[[ TEXT, beginning ]]
Re: Ever had an SSD fail?
Sure :-) We sell SSD's mostly as boot drives in "industrial process control" PC's. The endurance of an SSD depends greatly on how you configure your OS and apps. An SSD in read-only mode can last for ages. I have some firewalls booting Linux from read-only CF cards, running for almost a decade. Same thing for simple DOS-based systems that don't ever need to write to the drive (or scarcely). Same thing for Windows Embedded with EWF locked all the time.
But I also know cases where a SCADA app (configured to log data or keep a persistent image on disk) can thrash a decent 2.5" SSD in three months. Spinning rust still has its merits. Yes it can fail too - but it's not *prone* to fail in some deployments where SSD's *are* prone to fail pretty soon. And, in terms of spinning rust, you'd better shop for the *lowest* capacity currently available on the market = the simplest and proven construction, the lowest data density. The terabyte race is not a nice prospect in that context.
[[ TEXT, end ]]
#### TASK A
Reproduce the forum reply about SSD failures from "Sure :-) We" up to and including "all the time.".
#### TASK B
Continue the forum reply about SSD failures from its last sentence.
[[ SOURCE MATERIAL, beginning ]]
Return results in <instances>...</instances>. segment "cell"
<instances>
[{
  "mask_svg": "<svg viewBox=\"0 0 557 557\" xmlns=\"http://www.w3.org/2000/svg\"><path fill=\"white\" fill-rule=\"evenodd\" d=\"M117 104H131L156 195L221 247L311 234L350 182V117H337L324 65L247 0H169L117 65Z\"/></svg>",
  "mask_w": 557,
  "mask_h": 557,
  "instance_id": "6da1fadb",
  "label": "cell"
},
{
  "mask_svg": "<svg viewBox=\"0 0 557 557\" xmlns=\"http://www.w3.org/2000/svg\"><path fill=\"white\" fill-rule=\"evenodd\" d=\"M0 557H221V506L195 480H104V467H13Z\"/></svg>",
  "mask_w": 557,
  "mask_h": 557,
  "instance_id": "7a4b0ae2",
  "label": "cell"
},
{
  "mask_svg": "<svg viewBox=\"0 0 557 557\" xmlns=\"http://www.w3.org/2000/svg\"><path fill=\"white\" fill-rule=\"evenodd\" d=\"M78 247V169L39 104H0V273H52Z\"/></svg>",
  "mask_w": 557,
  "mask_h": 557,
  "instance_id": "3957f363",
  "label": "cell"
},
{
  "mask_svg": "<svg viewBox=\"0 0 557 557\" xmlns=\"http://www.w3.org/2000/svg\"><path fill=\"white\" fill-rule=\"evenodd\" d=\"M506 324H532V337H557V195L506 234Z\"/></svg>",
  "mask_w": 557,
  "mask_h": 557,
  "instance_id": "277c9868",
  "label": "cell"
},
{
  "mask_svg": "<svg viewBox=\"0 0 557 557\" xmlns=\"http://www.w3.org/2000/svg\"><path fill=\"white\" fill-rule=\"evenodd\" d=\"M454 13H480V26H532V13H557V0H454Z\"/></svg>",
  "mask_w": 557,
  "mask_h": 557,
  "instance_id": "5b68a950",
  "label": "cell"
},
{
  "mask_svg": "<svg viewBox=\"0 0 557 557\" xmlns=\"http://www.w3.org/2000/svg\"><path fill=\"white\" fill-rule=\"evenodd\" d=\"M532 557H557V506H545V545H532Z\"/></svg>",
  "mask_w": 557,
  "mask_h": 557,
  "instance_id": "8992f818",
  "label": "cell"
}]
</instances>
[[ SOURCE MATERIAL, end ]]
#### ANSWER A
Sure :-) We sell SSD's mostly as boot drives in "industrial process control" PC's. The endurance of an SSD depends greatly on how you configure your OS and apps. An SSD in read-only mode can last for ages. I have some firewalls booting Linux from read-only CF cards, running for almost a decade. Same thing for simple DOS-based systems that don't ever need to write to the drive (or scarcely). Same thing for Windows Embedded with EWF locked all the time.

#### ANSWER B
Ironically, most people still think that strictly nothing beats the endurance of an SSD in the role of a Windows boot drive... any SSD, in unmodified stock Windows, running Windows Update, an antivirus, a dozen self-updating apps etc.
You know - you install Windows on your shiny new expensive SSD, ohh the joy of how *fast* it is, then you go entertain yourself with something else... and a couple months down the road, when the SSD slows down noticeably, or fails outright, you tend to blame the piece of the SSD, or the early SSD model, or the brand... "Gosh, the SSD's were *crap* a year ago... must've been a bad batch or something... let me have a new one, that will surely last longer!" ;-)
It hardly comes across your mind that maybe the SSD thing is *principally* wrong for the position.